Imam Junaid al-Baghdadi mengatakan bagi jamaah haji, ketika menginjakkan kaki di Arafah, singgahlah sejenak untuk musyahadah (bersaksi) kepada Tuhan. Jika itu tidak dilakukan, maka kata Imam Junaid Al-Baghdadi, dianggap belum berhaji.



Nilai Persamaan
Rasulullah SAW dalam salah satu khutbahnya bersabda: ”al-Hajju Arafah,” artinya orang yang beribadah haji harus kumpul (wukuf) di Arafah. Sehingga tidak sah haji bagi orang yang tidak wukuf di Arafah. Dan melalui hadis tersebut, Nabi SAW betul-betul menegaskan agungnya nilai persamaan manusia dan mengajak umatnya untuk menjunjung tinggi hak-hak asasi manusia.

Jika tawaf bergerak atau berputar mengelilingi Kakbah, maka setelah kehidupan yang diwarnai dengan gerakan, ada suatu saat gerakan itu akan berhenti.

Semua manusia nantinya akan berhenti bergerak setelah mengalami kematian. Jantungnya akan berhenti berdetak, matanya akan berhenti berkedip, kaki dan tangannya akan berhenti melangkah dan berkeliat.

Tawaf dan sa’i, keduanya bermuatan filosofis.
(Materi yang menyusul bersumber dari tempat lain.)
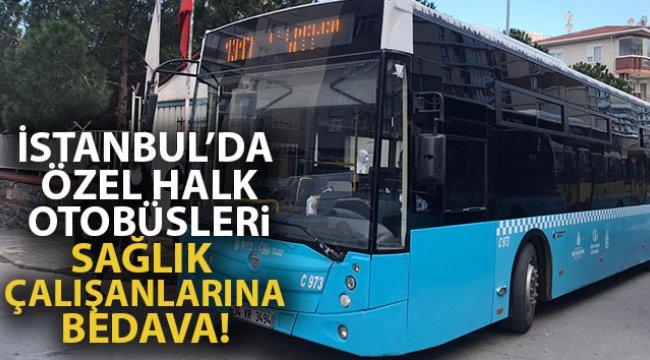 İstanbul'da Özel Halk Otobüsleri sağlık çalışanlarına bedava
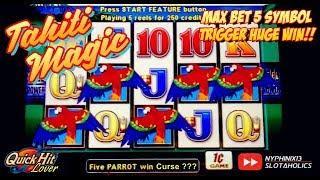 Tahiti Magic 5 Symbol Bouns MAX BET Slot Bonus HUGE WIN!!
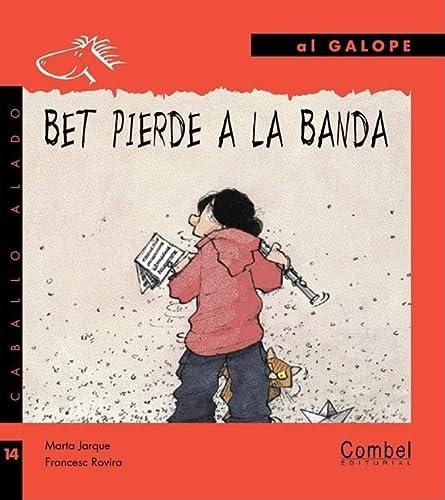 9788498253337: Bet pierde a la banda (Caballo alado series–Al galope) (Spanish Edition)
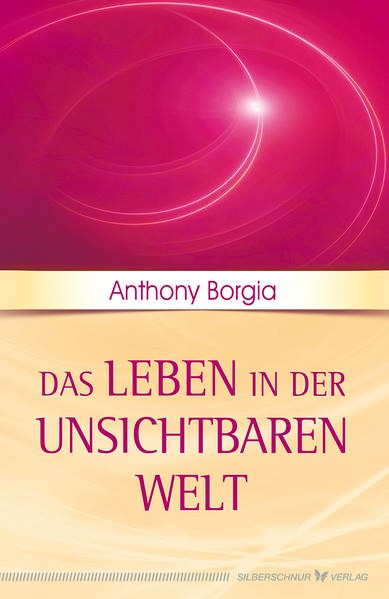 Das Leben in der unsichtbaren Welt | Borgia, 2017 | Buch (Cover)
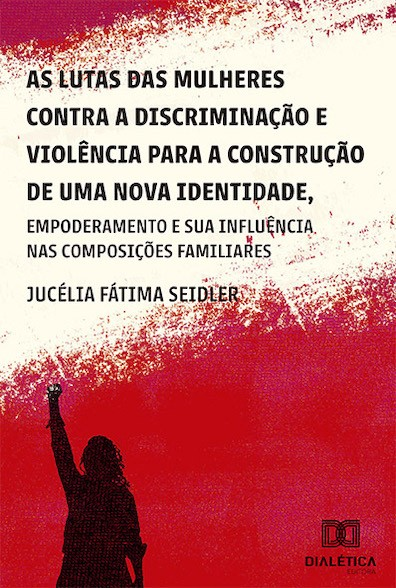 As lutas das mulheres contra a discriminação e violência para a construção de uma nova identidade, empoderamento e suas influências nas composições fa
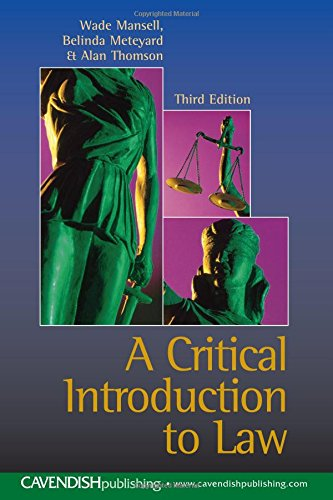 A Critical Introduction to Law (New Title) By Wade Mansell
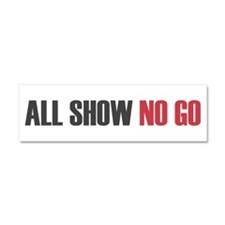 ALL SHOW NO GO Car Magnet 10 x 3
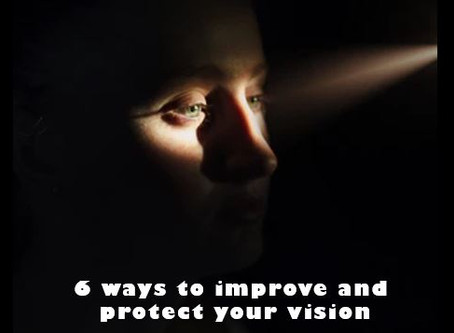 6 ways to improve and protect your vision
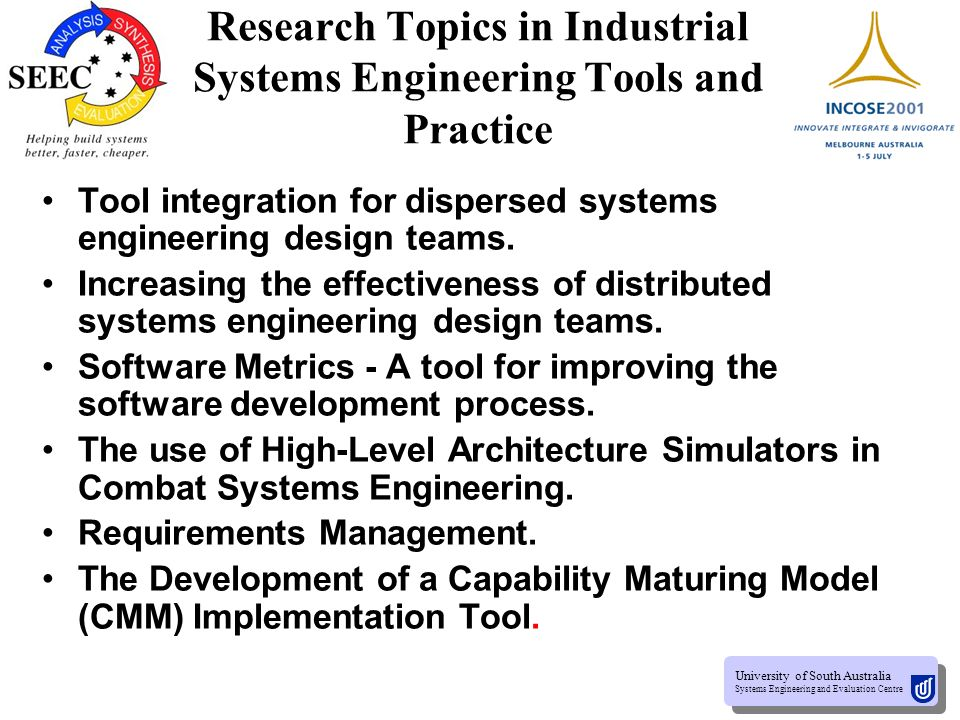 University of South Australia Systems Engineering and Evaluation Centre University of South Australia Systems Engineering and Evaluation Centre Research Topics in Systems Engineering The Identification of System Engineering elements to Facilitate Data Sharing and Reuse.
Tawaf berputar-putar mengelilingi Kakbah, sedangkan sa’i berjalan lurus. Pada tanggal 9 Dzulhijjah Allah menyatukan antara tawaf dengan sa’i di satu titik.

Pada hari itu semua jamaah haji berkumpul di satu titik untuk melakukan wukuf di Arafah, semua harus sudah dalam kondisi makrifat. Ketika berada di titik ma’rifat, laksanakan sekadar kewajibanmu, dan berikanlah kesempatan kepada Tuhan untuk bicara.

Muhammad Zuhri, dalam bukunya berjudul "Tasawuf Transformatif" mengatakan bagi tamu-tamu Allah yang diperkenankan bertemu dengan-Nya, maka akan menerima pesan-pesan Tuhan berupa ilham-Nya ke dalam hati: Ubahlah gaya hidupmu, gantilah cara hidupmu yang destruktif menjadi konstruktif.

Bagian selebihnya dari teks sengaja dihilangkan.